▶ _Input material_

________________________

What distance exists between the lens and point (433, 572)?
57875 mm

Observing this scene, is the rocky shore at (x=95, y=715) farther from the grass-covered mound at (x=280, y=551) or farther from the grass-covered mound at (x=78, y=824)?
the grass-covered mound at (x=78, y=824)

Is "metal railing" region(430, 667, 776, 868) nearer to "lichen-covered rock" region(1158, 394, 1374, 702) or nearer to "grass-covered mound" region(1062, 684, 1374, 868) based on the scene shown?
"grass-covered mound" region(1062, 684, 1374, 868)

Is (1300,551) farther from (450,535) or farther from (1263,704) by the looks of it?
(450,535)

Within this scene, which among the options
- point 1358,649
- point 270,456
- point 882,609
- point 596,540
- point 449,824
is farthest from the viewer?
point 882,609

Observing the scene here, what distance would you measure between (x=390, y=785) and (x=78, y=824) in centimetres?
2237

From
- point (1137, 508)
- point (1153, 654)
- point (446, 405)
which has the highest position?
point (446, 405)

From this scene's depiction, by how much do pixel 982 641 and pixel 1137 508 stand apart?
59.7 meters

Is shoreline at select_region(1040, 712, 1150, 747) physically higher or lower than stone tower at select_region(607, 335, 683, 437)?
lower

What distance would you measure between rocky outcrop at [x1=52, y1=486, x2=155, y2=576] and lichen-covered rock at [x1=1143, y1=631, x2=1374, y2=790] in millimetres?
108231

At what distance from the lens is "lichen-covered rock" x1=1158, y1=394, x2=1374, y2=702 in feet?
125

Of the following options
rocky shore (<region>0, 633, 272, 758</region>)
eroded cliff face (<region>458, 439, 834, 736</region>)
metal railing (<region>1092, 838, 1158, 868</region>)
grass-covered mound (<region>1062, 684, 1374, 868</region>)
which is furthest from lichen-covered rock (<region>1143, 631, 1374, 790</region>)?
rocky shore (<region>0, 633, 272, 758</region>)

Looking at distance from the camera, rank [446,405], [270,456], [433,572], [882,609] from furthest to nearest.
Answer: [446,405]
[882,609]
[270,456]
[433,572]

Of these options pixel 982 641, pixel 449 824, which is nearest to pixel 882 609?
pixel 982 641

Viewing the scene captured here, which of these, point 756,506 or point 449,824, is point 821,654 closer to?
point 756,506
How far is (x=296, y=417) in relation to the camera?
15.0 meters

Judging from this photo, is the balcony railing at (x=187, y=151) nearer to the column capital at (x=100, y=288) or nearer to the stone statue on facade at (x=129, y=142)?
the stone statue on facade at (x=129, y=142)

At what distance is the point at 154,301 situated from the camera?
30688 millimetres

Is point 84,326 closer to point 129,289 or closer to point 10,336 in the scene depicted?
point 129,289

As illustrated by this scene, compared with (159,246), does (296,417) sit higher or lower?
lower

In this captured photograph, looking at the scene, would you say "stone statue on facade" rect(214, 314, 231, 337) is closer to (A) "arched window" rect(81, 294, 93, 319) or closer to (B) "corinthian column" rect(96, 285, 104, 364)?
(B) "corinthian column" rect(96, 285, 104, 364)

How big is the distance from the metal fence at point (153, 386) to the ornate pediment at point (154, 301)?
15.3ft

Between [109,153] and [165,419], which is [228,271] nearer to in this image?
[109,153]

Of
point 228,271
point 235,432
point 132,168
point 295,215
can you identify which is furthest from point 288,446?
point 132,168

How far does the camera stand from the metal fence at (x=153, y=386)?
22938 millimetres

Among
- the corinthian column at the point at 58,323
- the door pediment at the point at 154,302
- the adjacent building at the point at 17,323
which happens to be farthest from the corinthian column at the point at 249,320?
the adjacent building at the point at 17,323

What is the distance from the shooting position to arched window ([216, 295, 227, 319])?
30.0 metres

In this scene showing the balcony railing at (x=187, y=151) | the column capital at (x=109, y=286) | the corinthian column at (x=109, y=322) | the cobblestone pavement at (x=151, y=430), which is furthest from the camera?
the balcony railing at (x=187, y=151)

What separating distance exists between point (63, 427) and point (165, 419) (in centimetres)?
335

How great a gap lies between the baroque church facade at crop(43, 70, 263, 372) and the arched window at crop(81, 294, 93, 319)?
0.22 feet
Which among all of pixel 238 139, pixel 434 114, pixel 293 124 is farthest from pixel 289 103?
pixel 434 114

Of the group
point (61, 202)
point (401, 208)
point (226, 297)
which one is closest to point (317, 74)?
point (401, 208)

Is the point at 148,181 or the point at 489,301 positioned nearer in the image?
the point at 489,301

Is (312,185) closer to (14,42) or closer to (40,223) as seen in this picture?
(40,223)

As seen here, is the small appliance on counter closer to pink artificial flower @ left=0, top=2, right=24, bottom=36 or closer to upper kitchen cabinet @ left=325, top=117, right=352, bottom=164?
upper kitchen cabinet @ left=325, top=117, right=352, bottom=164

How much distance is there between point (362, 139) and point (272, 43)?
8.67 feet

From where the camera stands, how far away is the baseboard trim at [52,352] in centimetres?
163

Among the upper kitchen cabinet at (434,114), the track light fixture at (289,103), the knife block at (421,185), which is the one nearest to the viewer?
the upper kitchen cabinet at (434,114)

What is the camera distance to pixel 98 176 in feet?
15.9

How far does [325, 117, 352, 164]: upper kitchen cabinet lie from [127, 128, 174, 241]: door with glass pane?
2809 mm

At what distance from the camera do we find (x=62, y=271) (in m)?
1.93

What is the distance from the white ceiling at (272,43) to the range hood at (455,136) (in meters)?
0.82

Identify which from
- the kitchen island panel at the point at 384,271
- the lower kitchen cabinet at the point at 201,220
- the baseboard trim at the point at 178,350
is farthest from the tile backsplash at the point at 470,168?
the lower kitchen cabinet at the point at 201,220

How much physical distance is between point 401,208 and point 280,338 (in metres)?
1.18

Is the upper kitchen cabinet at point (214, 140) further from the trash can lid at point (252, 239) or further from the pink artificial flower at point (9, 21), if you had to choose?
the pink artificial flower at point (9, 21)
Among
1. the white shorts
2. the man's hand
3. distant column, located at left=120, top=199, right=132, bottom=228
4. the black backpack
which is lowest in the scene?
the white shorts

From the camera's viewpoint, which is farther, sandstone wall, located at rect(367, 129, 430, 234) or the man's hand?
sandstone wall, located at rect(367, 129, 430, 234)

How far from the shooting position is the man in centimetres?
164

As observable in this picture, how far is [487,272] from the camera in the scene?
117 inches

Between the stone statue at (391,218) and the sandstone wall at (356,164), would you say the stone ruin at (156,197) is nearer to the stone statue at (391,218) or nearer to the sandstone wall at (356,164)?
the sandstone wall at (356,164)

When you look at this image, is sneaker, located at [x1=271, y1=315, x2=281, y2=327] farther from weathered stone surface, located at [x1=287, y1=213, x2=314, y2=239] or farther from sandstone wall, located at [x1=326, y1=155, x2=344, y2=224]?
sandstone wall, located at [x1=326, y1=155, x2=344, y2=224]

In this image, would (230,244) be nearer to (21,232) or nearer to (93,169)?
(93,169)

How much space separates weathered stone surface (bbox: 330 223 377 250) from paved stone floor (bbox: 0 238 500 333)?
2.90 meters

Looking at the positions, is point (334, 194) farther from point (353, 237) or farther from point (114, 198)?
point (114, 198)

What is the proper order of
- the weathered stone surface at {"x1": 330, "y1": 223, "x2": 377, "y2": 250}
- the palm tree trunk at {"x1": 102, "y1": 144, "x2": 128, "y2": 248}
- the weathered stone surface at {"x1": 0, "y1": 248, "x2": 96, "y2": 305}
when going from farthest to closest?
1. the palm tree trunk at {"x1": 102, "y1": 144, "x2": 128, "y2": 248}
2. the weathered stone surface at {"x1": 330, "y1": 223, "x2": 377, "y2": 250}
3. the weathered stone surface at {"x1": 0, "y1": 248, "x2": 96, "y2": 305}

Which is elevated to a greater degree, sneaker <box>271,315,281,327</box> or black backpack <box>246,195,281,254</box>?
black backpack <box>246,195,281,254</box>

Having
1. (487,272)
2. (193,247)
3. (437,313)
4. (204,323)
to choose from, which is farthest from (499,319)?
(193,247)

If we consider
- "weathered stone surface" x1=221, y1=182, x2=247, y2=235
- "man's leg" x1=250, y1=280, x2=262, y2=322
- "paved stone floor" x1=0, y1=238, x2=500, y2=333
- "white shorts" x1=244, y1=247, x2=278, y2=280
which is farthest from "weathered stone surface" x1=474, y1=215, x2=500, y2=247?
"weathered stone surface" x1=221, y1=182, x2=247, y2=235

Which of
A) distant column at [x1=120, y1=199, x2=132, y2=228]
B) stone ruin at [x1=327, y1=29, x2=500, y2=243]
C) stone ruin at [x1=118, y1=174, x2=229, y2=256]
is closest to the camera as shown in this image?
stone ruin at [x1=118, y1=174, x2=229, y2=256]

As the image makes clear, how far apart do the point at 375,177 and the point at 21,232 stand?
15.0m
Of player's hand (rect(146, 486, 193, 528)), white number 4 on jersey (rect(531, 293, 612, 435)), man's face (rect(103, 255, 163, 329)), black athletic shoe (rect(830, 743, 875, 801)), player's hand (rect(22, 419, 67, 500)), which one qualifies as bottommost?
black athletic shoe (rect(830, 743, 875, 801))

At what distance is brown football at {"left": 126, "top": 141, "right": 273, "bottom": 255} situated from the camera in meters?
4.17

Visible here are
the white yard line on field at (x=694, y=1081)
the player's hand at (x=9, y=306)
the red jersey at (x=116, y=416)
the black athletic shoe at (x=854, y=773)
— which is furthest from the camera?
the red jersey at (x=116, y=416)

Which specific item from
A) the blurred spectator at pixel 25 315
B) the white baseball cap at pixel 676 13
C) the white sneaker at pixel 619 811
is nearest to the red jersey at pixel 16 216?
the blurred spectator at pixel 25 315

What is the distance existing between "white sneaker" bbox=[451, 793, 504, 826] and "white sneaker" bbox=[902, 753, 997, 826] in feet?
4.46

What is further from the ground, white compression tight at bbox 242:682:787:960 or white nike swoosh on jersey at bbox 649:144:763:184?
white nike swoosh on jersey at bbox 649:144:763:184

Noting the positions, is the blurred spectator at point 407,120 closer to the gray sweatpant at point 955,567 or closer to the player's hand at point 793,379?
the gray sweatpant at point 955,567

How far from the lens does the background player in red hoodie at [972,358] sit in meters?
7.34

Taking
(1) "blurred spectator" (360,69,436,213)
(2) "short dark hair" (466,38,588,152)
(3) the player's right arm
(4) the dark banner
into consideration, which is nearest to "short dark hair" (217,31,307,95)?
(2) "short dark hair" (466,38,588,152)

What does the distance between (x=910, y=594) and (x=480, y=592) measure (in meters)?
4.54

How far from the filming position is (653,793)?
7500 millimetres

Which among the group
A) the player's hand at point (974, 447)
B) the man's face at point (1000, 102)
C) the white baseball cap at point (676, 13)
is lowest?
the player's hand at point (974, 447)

________________________

▶ _Description of the task_
Copy the records from the line containing "Observing the scene" through the line containing "59.7 meters", requests included, and scale every number in the answers (distances and coordinates alike) by 1.05. Round each result to the number of decimal places it had before, rounding halves up, and leave the numbers in the requests unchanged.

▶ _Output for this exercise_
Observing the scene here, what distance would you measure between (x=390, y=785) and (x=78, y=824) in centimetres?
2349

From
- point (1137, 508)
- point (1153, 654)
- point (446, 405)
which has the highest position?
point (468, 425)

From this scene's depiction, by how much do pixel 982 641 and pixel 1137 508 stand apart?
62.7 meters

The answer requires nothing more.